Avec tous ces orchestres viennent les compositeurs qui écrivent pour eux, créant ainsi leurs propres canons qui ne chevauchent pas nécessairement sur le répertoire des grands ensembles traditionnels ou le répertoire de la musique folklorique et artistique (bien que ce soit souvent le cas). Les musiciens et les chefs d’orchestres qui composent ces groupes, les publics et les communautés qu’ils servent, et ainsi que  les individus qu’ils inspirent parce qu’ils se voient représentés, ils convergent de manière à réinterpréter et se réapproprier de nombreuses influences locales; ce qu’un orchestre de « la musique classique européenne » ne pourrait jamais faire ou aussi bien faire dans ces contextes.
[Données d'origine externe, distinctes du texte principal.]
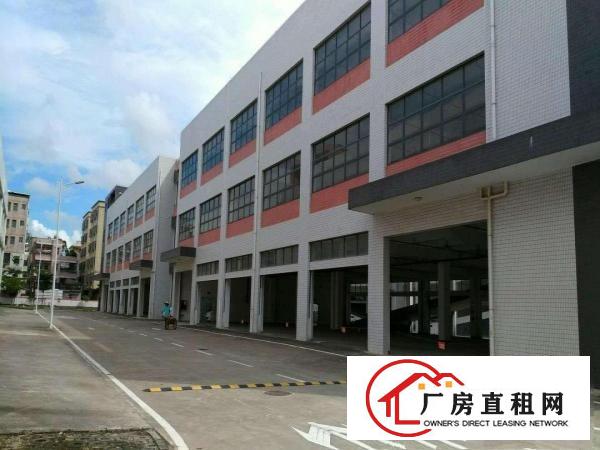 
		龙岗中心城龙岗南联独栋厂房3600平米
	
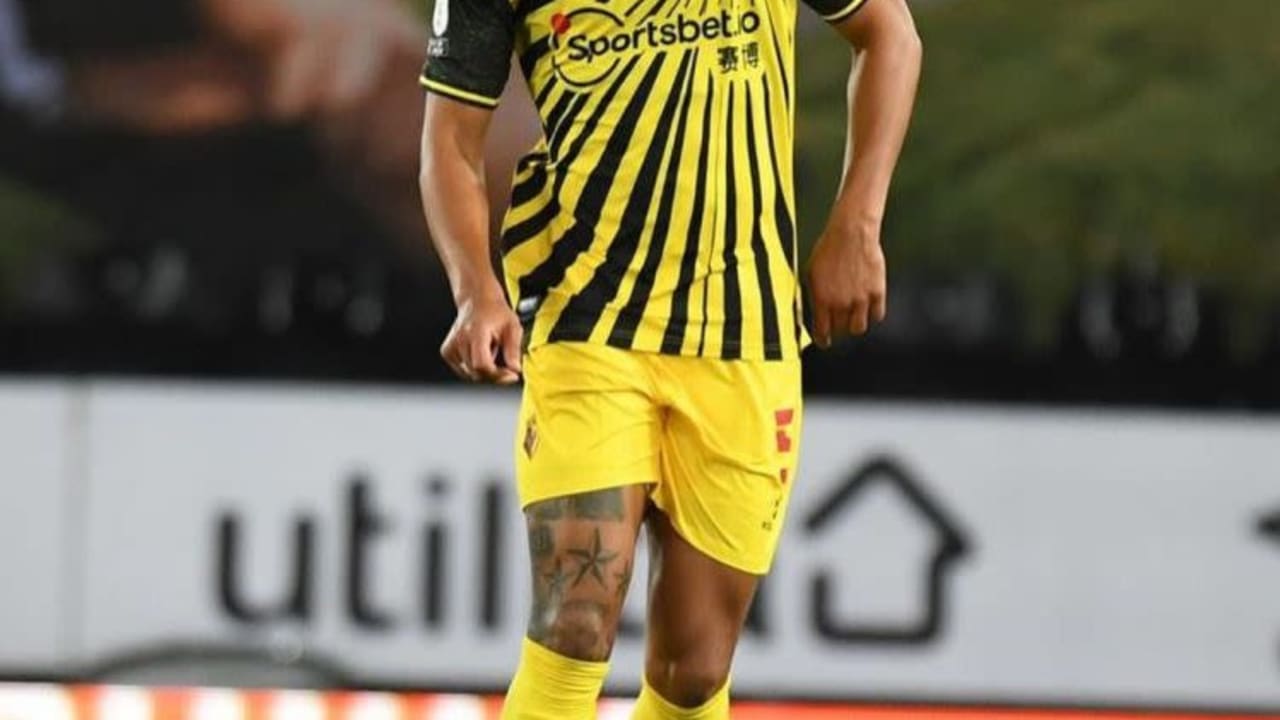 Troost-Ekong excited with Watford debut Troost-Ekong excited with Watford debut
Dans le même temps, nombre de ces groupes ont été directement inspirés par les orchestres européens, ou se sont formés en réaction à ces derniers, et peuvent donc être considérés comme faisant partie de l’Histoire de la musique classique (occidental) en tant qu’institution involontairement inclusive. Dans l’ensemble, nous rendons un très mauvais service à la musicologie et plus largement la musicologie occidentale en n’incluant pas ces histoires dans nos programmes d’études musicales. 

Auteur :

Né à Udon Thani en Thaïlande, Jon SILPAYAMANANT est un multi-instrumentiste, compositeur, chercheur et éducateur musical basé dans la région de Louisville et Kentuckiana (Etats-unis d’Amérique).

Cet article a été initialement publié en langue anglaise, Anti-Colonial Orchestras: A Cultural Response to Classical Music Imperialism, le 19 Février 2012 sur le site Mae Mai. Il a été traduit avec l’accord de l’auteur par Liko IMALET et Luc LE MAIGNAN.